Records supplied
== Segment start ==

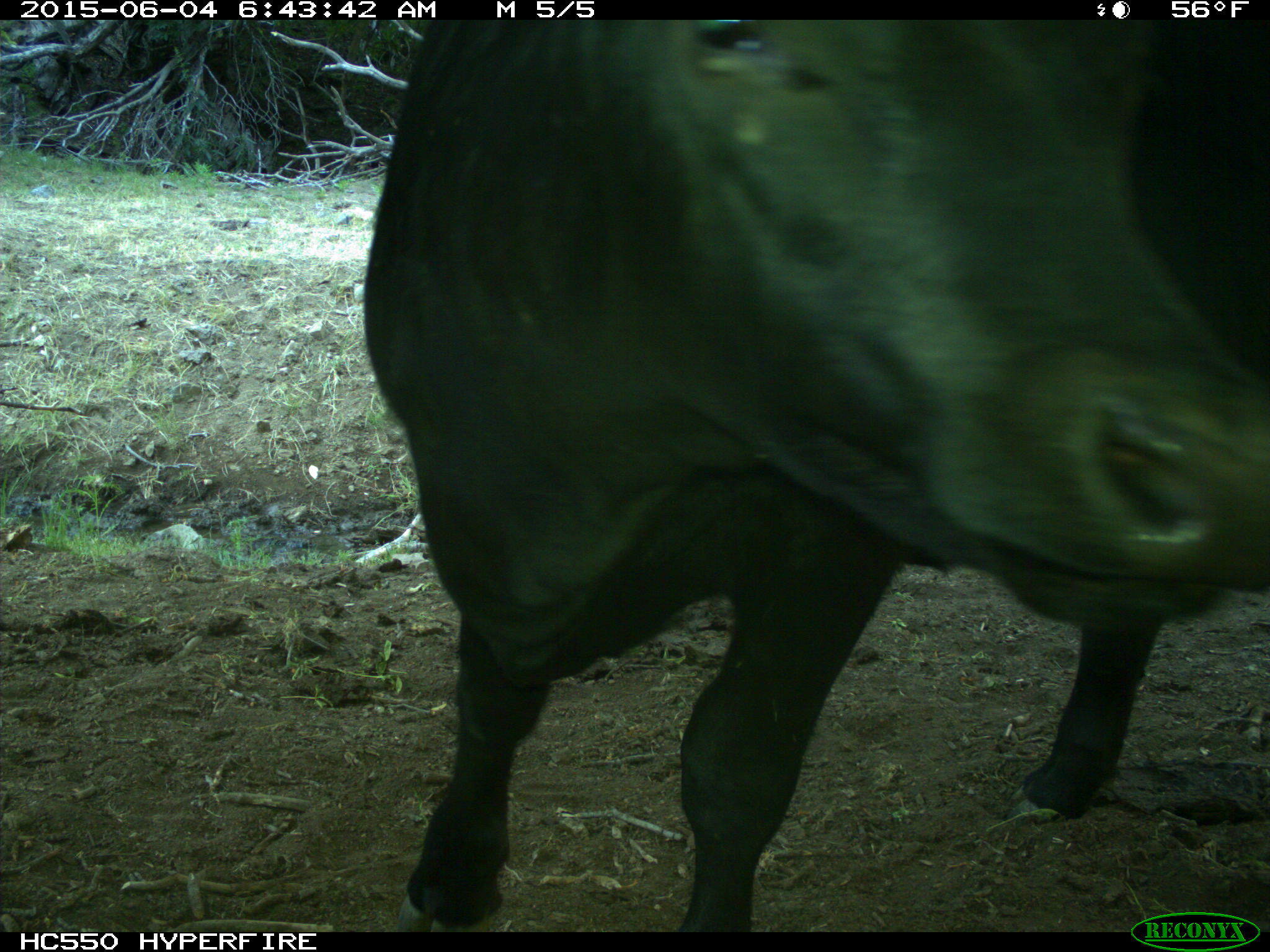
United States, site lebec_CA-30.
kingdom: Animalia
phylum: Chordata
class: Mammalia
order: Artiodactyla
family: Bovidae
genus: Bos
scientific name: Bos taurus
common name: domestic cow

== Segment end ==

Task item
Find the line with "class: Mammalia" in the data above. Restate it and all later lines word for word, ending with the last line.

Reply to the task
class: Mammalia
order: Artiodactyla
family: Bovidae
genus: Bos
scientific name: Bos taurus
common name: domestic cow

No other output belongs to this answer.